Exercise 7: Elo vs SRS Comparison

Using the same games from Exercise 6:

Tasks: a) Process games through Elo (K=30, neutral site) in the order given b) Compare Elo ratings to SRS ratings from Exercise 6 c) Reorder the games and process through Elo again d) Do the final Elo ratings differ? Why?


Exercise 8: Converting Ratings to Spreads

You have three rating systems producing these outputs for Chiefs vs Broncos:

  • Elo: Chiefs 1650, Broncos 1420
  • SRS: Chiefs +8.5, Broncos -6.2
  • Efficiency: Chiefs +12.5, Broncos -4.8

Tasks: a) Convert each to a predicted spread (with 2.5 point HFA for Chiefs at home) b) Why might the three systems disagree? c) Create an ensemble prediction using equal weights d) Create a weighted ensemble using Brier score inverse weighting (assume Elo=0.218, SRS=0.220, Efficiency=0.215)


Exercise 9: Calibration Analysis

Your Elo system produces these probability buckets over 100 games:

Predicted Range Games Actual Wins
50-55% 15 8
55-60% 20 12
60-65% 25 15
65-70% 18 14
70-75% 12 10
75-80% 6 5
80%+ 4 4

Tasks: a) Calculate actual win rates for each bucket b) Plot a calibration curve (predicted vs actual) c) Is the system over-confident, under-confident, or well-calibrated? d) What adjustments would improve calibration?


Exercise 10: Real-Time Updates

Design a system that updates Elo ratings in real-time during games.

Tasks: a) How would you calculate a "current game value" based on the live score? b) Should you update ratings during the game or wait until final? c) What problems arise with updating ratings mid-game? d) How might you handle overtime games?


Exercise 11: Efficiency Rating Implementation

Implement a simplified efficiency rating using success rate:

def calculate_success_rate(plays):
    """
    Success rate based on down and yards needed.
    1st down: 45% of needed yards
    2nd down: 60% of needed yards
    3rd/4th down: 100% of needed yards
    """

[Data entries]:
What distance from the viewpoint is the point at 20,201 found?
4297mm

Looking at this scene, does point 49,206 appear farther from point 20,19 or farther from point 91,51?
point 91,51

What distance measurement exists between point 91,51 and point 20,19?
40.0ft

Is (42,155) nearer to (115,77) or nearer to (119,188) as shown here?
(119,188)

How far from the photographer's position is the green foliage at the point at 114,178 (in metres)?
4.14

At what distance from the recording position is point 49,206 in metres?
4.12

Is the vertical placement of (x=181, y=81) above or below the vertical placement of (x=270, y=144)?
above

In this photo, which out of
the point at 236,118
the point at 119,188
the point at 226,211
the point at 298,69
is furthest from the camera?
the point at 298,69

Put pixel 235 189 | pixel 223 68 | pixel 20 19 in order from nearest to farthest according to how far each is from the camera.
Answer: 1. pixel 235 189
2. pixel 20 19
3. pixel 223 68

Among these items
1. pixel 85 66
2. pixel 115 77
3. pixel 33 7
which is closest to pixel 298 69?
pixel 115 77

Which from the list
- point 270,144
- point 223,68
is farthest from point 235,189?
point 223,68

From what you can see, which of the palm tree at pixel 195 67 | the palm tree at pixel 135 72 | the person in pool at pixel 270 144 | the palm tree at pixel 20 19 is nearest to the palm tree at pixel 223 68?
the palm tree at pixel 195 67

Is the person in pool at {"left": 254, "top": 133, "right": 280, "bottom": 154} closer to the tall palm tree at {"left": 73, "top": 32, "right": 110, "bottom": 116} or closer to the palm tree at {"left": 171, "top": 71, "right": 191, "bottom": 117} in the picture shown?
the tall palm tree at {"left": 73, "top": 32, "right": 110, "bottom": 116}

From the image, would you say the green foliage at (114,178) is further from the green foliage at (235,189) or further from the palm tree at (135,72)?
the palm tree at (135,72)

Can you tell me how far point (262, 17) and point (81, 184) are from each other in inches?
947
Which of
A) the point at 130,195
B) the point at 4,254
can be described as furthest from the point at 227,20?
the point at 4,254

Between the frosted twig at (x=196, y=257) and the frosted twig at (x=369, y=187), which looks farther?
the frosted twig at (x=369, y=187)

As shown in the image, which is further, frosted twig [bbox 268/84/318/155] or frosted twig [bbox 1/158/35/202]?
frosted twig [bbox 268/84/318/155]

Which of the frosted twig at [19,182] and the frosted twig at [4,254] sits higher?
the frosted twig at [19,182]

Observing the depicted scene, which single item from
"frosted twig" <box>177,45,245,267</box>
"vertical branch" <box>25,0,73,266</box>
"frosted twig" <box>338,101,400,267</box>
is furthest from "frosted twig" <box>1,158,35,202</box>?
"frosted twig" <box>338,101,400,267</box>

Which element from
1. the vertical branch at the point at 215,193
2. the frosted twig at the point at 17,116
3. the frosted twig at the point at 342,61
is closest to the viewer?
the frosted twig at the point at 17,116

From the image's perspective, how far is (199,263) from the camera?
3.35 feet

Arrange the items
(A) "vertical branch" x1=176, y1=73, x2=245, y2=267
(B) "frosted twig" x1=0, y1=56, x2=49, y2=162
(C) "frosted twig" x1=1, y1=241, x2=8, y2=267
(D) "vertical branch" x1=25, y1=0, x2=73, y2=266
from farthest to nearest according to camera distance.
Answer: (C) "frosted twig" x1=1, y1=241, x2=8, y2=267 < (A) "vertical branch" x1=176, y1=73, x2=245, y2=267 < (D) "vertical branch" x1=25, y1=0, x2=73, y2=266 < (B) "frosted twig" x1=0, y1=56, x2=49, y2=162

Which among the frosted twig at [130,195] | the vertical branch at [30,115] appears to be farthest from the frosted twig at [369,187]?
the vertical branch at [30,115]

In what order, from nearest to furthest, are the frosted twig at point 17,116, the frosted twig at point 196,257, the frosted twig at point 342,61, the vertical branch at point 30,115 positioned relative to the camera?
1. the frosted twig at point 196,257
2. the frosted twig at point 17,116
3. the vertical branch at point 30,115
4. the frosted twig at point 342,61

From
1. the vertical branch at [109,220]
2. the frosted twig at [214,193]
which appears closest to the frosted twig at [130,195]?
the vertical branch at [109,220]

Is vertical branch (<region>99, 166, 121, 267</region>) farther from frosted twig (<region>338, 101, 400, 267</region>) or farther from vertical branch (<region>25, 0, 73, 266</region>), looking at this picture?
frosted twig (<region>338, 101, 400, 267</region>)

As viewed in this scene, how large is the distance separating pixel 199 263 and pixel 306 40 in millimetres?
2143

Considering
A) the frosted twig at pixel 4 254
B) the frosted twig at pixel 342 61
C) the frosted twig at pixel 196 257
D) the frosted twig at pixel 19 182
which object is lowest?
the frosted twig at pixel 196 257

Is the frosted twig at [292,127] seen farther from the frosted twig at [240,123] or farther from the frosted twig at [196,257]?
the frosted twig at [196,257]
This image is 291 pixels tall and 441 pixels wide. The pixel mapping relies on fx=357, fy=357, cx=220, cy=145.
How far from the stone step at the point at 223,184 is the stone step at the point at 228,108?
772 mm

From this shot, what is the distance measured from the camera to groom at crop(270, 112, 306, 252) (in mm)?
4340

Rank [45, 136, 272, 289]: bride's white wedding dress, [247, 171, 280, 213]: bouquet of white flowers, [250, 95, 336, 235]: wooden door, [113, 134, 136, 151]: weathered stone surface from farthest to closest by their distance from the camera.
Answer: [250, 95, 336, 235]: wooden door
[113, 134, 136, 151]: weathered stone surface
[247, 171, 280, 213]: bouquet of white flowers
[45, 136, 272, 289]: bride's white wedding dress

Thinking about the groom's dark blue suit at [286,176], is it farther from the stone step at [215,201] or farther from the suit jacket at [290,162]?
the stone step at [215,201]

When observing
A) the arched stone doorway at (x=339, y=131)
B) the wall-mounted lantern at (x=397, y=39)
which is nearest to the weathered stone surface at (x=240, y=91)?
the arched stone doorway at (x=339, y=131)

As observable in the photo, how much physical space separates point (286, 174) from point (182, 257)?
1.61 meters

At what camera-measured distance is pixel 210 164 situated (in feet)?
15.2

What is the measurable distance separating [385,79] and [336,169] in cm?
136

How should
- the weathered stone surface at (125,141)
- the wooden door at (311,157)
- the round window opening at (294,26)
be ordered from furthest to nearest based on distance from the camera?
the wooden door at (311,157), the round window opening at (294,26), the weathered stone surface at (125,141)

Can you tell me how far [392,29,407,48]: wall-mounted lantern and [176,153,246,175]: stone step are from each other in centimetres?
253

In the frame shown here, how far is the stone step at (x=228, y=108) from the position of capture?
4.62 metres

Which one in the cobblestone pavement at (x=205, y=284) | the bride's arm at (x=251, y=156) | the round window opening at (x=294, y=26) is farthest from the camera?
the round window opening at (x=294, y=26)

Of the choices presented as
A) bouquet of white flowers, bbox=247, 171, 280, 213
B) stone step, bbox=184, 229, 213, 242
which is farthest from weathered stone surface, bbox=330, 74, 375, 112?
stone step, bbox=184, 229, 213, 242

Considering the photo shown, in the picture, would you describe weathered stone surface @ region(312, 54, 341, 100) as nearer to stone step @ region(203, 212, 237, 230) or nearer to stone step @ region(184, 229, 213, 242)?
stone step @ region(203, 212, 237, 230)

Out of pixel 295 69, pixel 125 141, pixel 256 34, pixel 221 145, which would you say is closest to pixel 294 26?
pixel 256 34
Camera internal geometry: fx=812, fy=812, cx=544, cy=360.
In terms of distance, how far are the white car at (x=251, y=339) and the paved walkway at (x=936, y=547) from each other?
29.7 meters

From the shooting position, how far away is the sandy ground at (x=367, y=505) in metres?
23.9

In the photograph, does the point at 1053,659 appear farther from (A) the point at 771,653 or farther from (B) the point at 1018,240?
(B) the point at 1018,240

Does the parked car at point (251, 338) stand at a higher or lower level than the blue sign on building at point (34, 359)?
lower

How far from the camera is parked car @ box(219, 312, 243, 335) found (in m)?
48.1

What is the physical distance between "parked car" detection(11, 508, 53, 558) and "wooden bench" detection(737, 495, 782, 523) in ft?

[Stated task 1]: Decide whether each statement agrees with the rating-system exercises, answering yes or no and quoting the words that decide it: (a) In Exercise 8, the Broncos have an Elo rating of 1420. (b) The probability buckets in Exercise 9 cover 200 games. (c) Exercise 7 processes games through Elo with K set to 30.
[Stated task 2]: Repeat the part of the rating-system exercises starting at "Tasks: a) How" and ending at "and yards needed.".
Base every answer on the rating-system exercises alone.

[Exercise response 1]:
(a) Yes: "Elo: Chiefs 1650, Broncos 1420"
(b) No: "Your Elo system produces these probability buckets over 100 games"
(c) Yes: "Process games through Elo (K=30, neutral site)"

[Exercise response 2]:
Tasks: a) How would you calculate a "current game value" based on the live score? b) Should you update ratings during the game or wait until final? c) What problems arise with updating ratings mid-game? d) How might you handle overtime games?


Exercise 11: Efficiency Rating Implementation

Implement a simplified efficiency rating using success rate:

def calculate_success_rate(plays):
    """
    Success rate based on down and yards needed.